During the OLE, the most common adverse events with bimekizumab were nasopharyngitis (11.8/100 patient-years), oral candidiasis (7.8/100 patient-years), and urinary tract infection (4.5/100 patient-years). Adverse events were comparable between patients continuing bimekizumab or switching from secukinumab to bimekizumab. The incidence of serious adverse events was low. These analyses included 336 patients treated with bimekizumab, and 318 patients treated with secukinumab who completed the BE RADIANT double-blinded period and entered the OLE.

BE RADIANT open-label extension study in patients with moderate to severe plaque psoriasis: responder analysis in patients switching from secukinumab to bimekizumab : At week 48, 53/318 patients (16.7 percent) treated with secukinumab had not achieved PASI90. After switching to bimekizumab in the OLE, responses improved.
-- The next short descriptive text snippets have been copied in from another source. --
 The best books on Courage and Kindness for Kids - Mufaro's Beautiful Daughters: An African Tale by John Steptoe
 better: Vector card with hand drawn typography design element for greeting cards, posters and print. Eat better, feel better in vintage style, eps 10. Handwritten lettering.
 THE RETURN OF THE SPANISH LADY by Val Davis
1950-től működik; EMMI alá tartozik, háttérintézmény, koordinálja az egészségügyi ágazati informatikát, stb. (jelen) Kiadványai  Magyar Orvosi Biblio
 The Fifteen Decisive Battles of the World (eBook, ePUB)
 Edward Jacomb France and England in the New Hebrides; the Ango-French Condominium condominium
At week 96, 79.2 percent of this group achieved PASI90 and 50.9 percent achieved PASI100. At week 48, 256/318 patients (80.5 percent) treated with secukinumab had achieved PASI90. After switching to bimekizumab in the OLE, 95.2 percent of this group maintained this response at week 96 and the PASI100 response increased from 65.2 percent at week 48 to 79.9 percent at week 96. No clinically relevant differences in safety outcomes for patients who switched from secukinumab to bimekizumab were observed from weeks 48-96.
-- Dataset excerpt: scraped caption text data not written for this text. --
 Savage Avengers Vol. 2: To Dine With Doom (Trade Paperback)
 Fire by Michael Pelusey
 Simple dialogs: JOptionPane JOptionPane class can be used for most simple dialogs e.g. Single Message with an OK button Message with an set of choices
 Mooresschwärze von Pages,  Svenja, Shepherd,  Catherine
Modified non-responder imputation analyses :About the BE READY, BE VIVID and BE SURE studies and the BE BRIGHT open-label extension study: The efficacy and safety of bimekizumab in the treatment of adults with moderate to severe plaque psoriasis were evaluated in three Phase III studies, versus placebo and ustekinumab (BE VIVID), versus placebo (BE READY) and versus adalimumab (BE SURE). Patients who completed one of these three Phase III studies were eligible to enroll in the BE BRIGHT open-label extension study.